The therapeutic activity of CX-4945 was also evaluated in CML and AML, respectively. CML is characterized by a translocation known as the “Philadelphia chromosome,” which results in the fusion protein Bcr-Abl, a protein tyrosine kinase that plays a crucial role in cell proliferation and in maintenance of the CML phenotype (Goldman and Melo, 2003). A relationship between Bcr-Abl and CK2 has been previously suggested (Hériché and Chambaz, 1998; Mishra et al., 2003, 2007). Borgo et al. (2013) demonstrated that CX-4945 showed anti-tumor activity in imatinib-resistant CML cells. Downregulation of CK2 by CX-4945 or siRNA contributed to the induction of apoptotic cell death. Furthermore, CK2 inhibition affected the sensitivity of AML cells to chemotherapy.

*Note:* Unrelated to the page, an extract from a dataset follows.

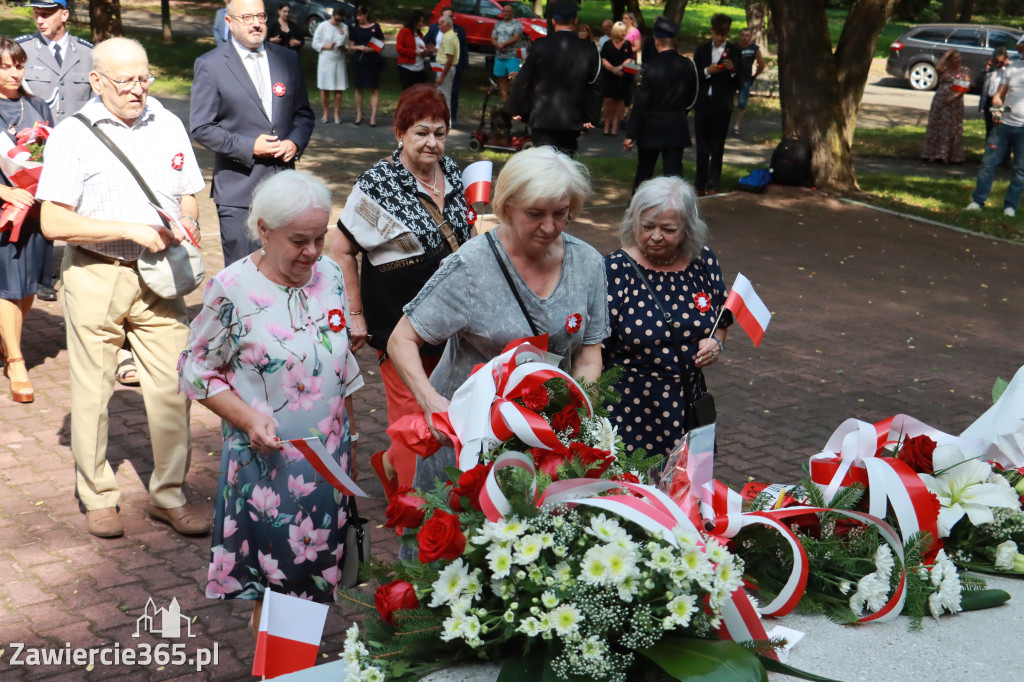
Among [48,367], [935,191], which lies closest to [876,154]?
[935,191]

Downregulation of CK2 by CX-4945, K27, or siRNA showed synergistic effects on cytotoxicity and apoptosis in acute, primary blasts as well as in AML cell lines (Quotti Tubi et al., 2013). Moreover, CX-4945 increased the chemotherapeutic activity of daunorubicin in AML.

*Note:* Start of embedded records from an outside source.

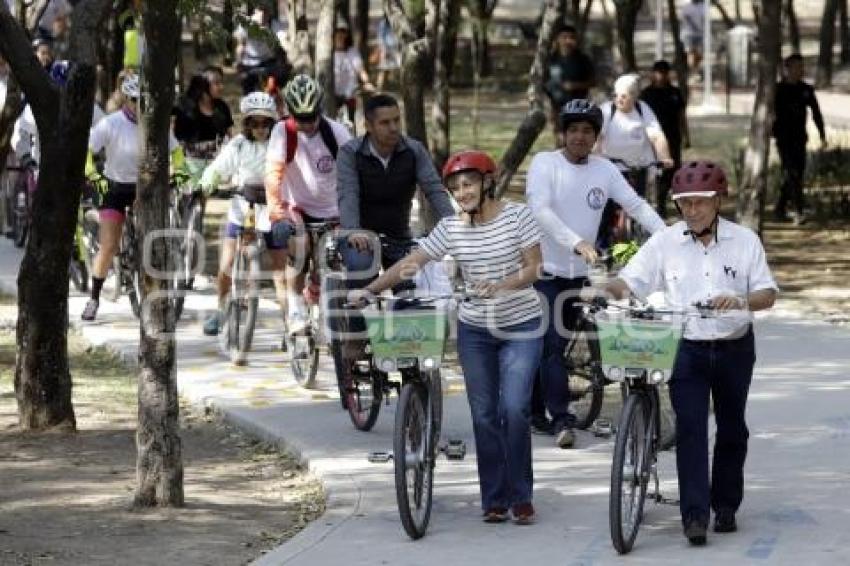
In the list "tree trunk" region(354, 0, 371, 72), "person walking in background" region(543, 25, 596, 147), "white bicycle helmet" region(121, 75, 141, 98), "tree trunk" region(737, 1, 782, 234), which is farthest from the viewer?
"tree trunk" region(354, 0, 371, 72)

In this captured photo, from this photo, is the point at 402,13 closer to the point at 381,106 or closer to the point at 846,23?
the point at 381,106

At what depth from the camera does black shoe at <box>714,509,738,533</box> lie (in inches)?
379

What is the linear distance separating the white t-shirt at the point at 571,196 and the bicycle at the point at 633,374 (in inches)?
92.1

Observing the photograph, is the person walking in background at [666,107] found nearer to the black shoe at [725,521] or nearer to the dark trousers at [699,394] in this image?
the black shoe at [725,521]

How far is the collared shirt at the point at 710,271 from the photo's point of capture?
9.34 meters

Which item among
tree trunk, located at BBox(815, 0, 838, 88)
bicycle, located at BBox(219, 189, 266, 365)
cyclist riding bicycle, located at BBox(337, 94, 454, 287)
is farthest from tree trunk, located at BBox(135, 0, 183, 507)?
tree trunk, located at BBox(815, 0, 838, 88)

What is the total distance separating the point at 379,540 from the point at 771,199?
54.9 feet

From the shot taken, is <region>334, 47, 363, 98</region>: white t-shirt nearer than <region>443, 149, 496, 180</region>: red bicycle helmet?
No

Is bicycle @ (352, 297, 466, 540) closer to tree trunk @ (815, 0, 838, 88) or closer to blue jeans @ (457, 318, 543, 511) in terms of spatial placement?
blue jeans @ (457, 318, 543, 511)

Perspective on Combination Therapy with the CK2 Inhibitor, CX-4945, in Hematological Cancers

Inhibition of CK2 expression could also be useful in combination therapies for treatment of MM and mantle cell lymphoma (MCL). A recent report demonstrated CK2 overexpression in MM and MCL cells and that downregulation of CK2 with CK2 inhibitors, such as CX-4945 and K27, induced apoptosis (Manni et al., 2013). Bortezomib, a proteasome inhibitor, exerted anti-tumor activity in MM and MCL cells by stabilization of IκBα in the NF-κB signaling pathway; however, bortezomib alone proved to be insufficient for effective treatment. When used in conjunction with bortezomib, CX-4945 inhibition of CK2 enhanced the cytotoxic activity and mitochondrial-dependent cell death in MM and MCL cells (Manni et al., 2013).

Conclusion

Numerous studies have demonstrated the anti-tumor effects of CX-4945 in leukemias or lymphomas, resulting from inhibition of CK2 expression (Figure 1). Based on these results, we propose that CX-4945 has a potential role in novel therapeutic strategies in the future. Additionally, the combination of CX-4945 with various other anti-cancer drugs may be a useful therapeutic strategy for treatment of hematological cancers (Table 1).

FIGURE 1

Schematic of CK2-mediated signaling pathways inhibited by CX-4945.

TABLE 1

Anti-cancer drugs for potential combination therapy with CX-4945 in treatment of human hematological cancers.

Disease	Target CK2 subunits	Combined inhibitors	Target	IC50 or Ki	Reference
CLL	α, α′	Ibrutinib	BTK (Bruton’s tyrosine kinase)	0.5 nM (Ki)	Honigberg et al. (2010)
ALL	α, α′	Temsirolimus	mTOR	1.76 μM	Shor et al. (2008)
CML	α, β	Imatinib	Bcr-Abl	0.6 μM	Buchdunger et al. (1995)
AML	α, β	Daunorubicin	DNA or RNA synthesis	0.02 μM	Gewirtz (1999)
MM	α, β	Bortezomib	20S proteasome	0.6 nM (Ki)	Adams et al. (1999)

Author Contributions

HC, KB, and YL collected and analyzed the background research and created the figure and the table. JK wrote the manuscript.

Conflict of Interest Statement

The authors declare that the research was conducted in the absence of any commercial or financial relationships that could be construed as a potential conflict of interest.